- **What you should do**:
From the line containing "50 Essential Chess Lessons | Steve Giddins |" through the last line of the data, both ends included, write out every line exactly; omit the pictures.

- **Extracted material**:
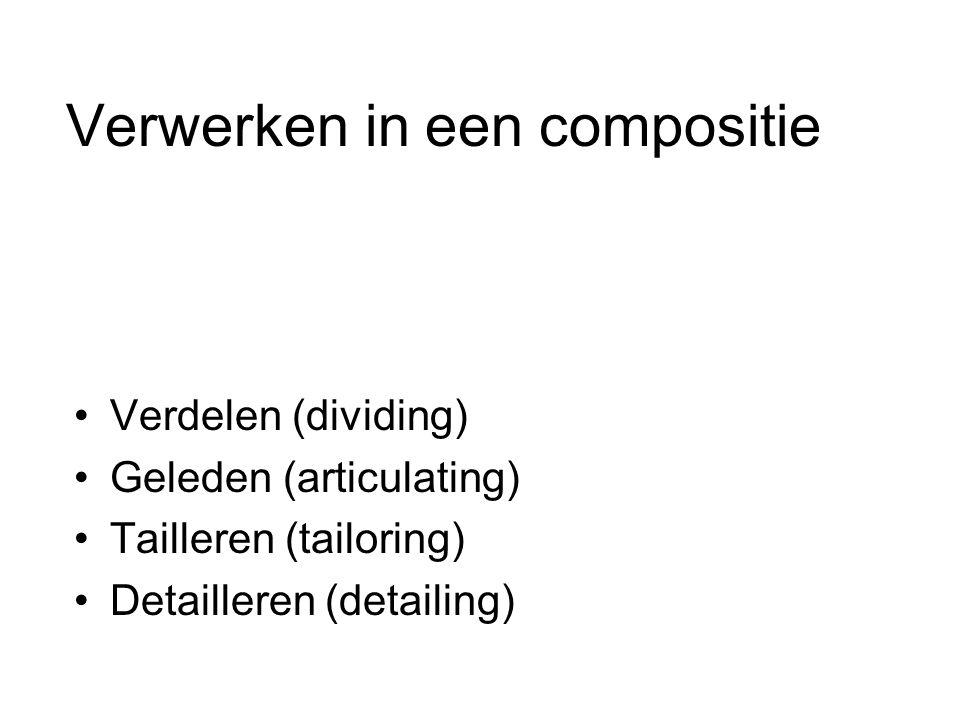 Verwerken in een compositie Verdelen (dividing) Geleden (articulating) Tailleren (tailoring) Detailleren (detailing)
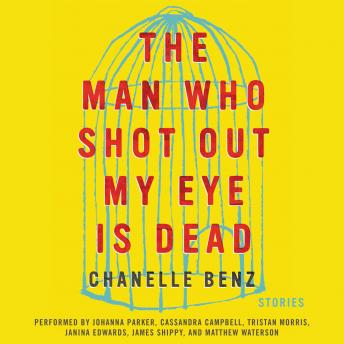 Man Who Shot Out My Eye Is Dead: Stories, Chanelle Benz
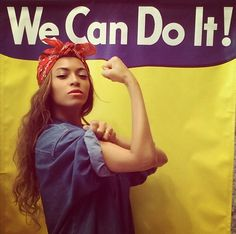 [ecstatic screaming because Beyoncé the Riveter]
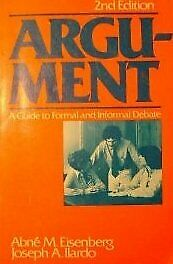 Argument  A Guide to Formal and Informal Debate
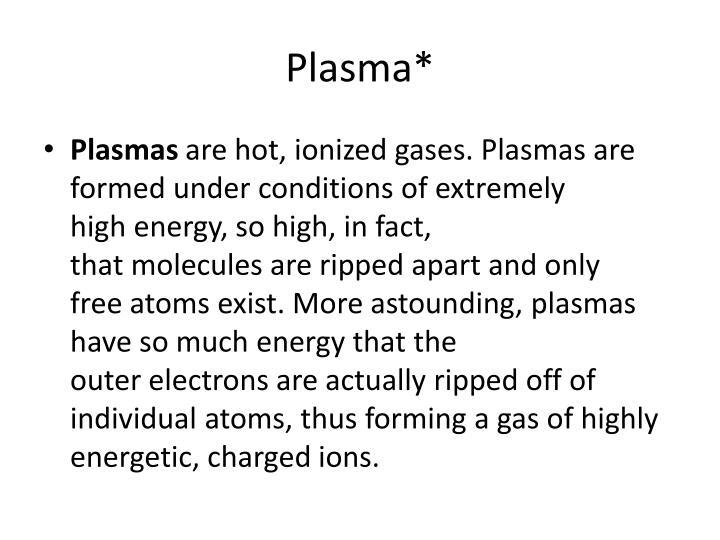 Plasma*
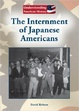 Cover of The Internment of Japanese Americans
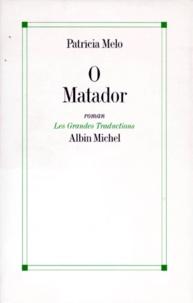Patricia Melo - O matador - Le tueur, roman.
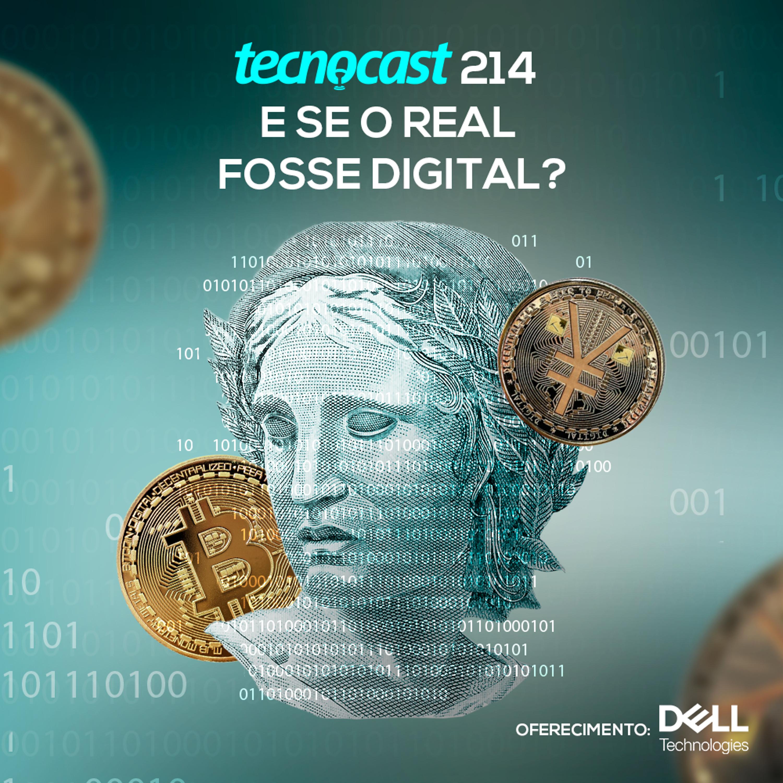 214 – E se o real fosse digital?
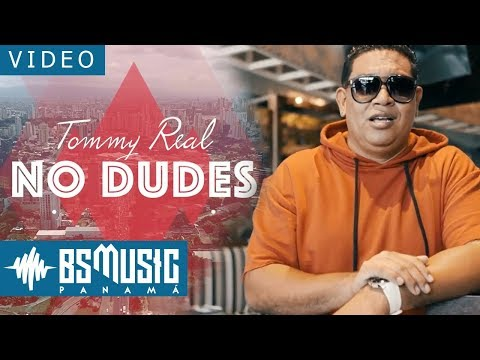 Tommy Real - No Dudes | Video Oficial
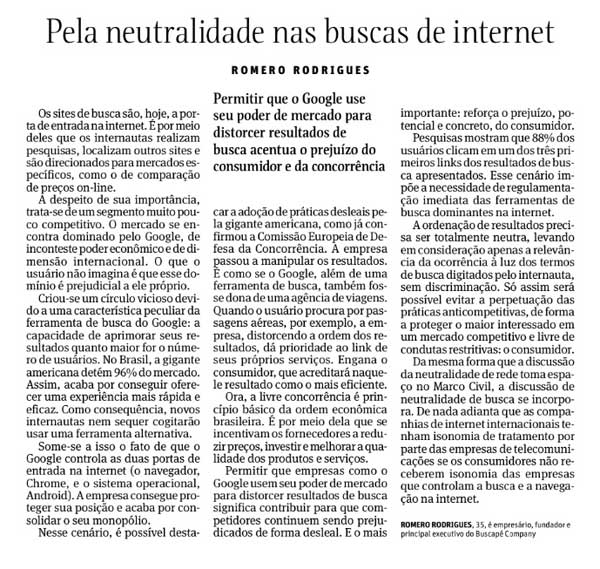 """""""Pela neutralidade das buscas na internet. Veja também a versão digital. Compartilhe!"""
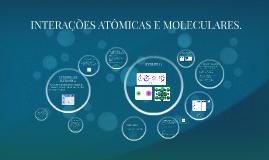 Copy of Copy of INTERAÇÕES ATÔMICAS E MOLECULARES.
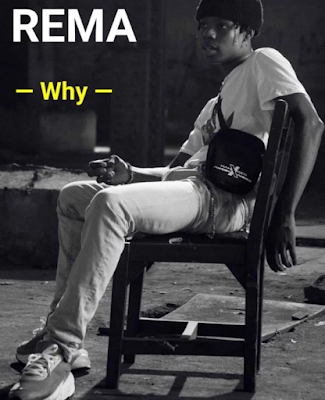 Download Rema – Why Mp3, music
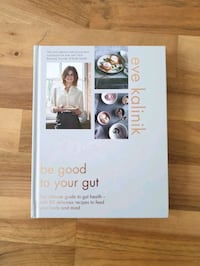 Be good to your gut by Eve Kalinik Greater London, W11 2RR
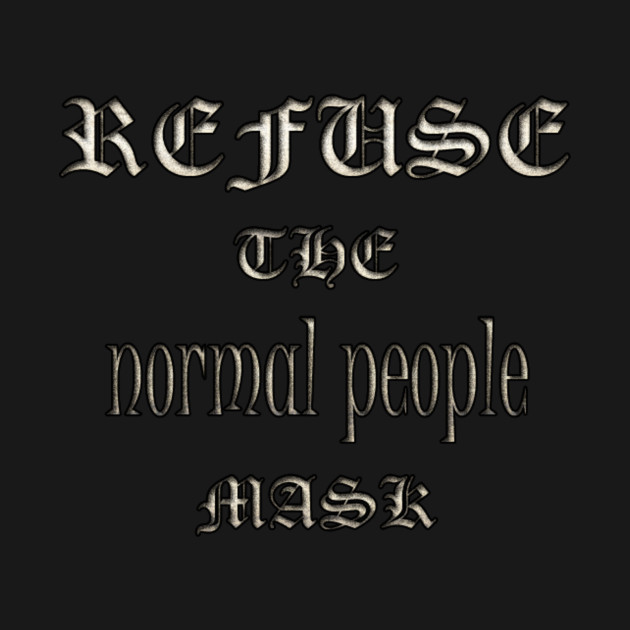 Are you part of the ''Normality'' ?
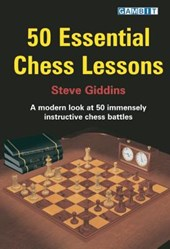 50 Essential Chess Lessons | Steve Giddins |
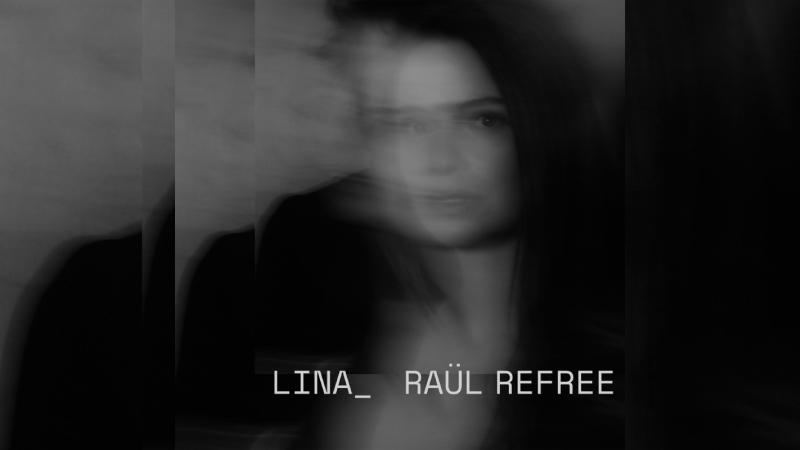 Lina_Raül Refree // Lina_Raül Refree - Rimas e Batidas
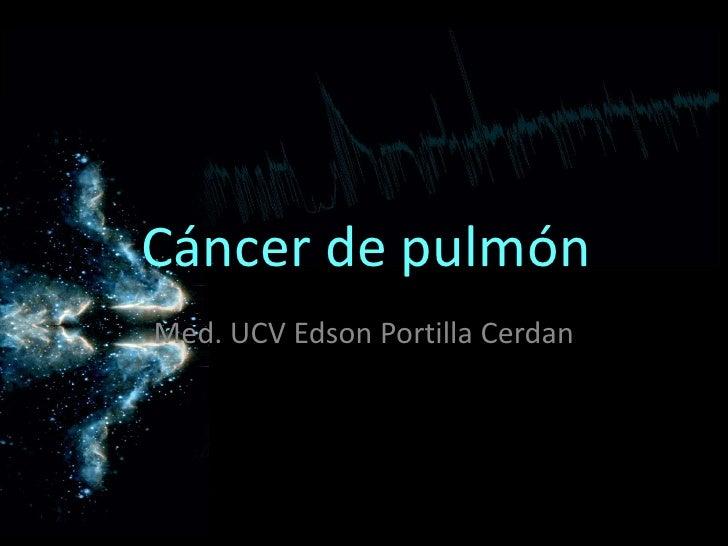 Cáncer de pulmónMed. UCV Edson Portilla Cerdan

- **Exercise response**:
 50 Essential Chess Lessons | Steve Giddins |
 Lina_Raül Refree // Lina_Raül Refree - Rimas e Batidas
 Cáncer de pulmónMed. UCV Edson Portilla Cerdan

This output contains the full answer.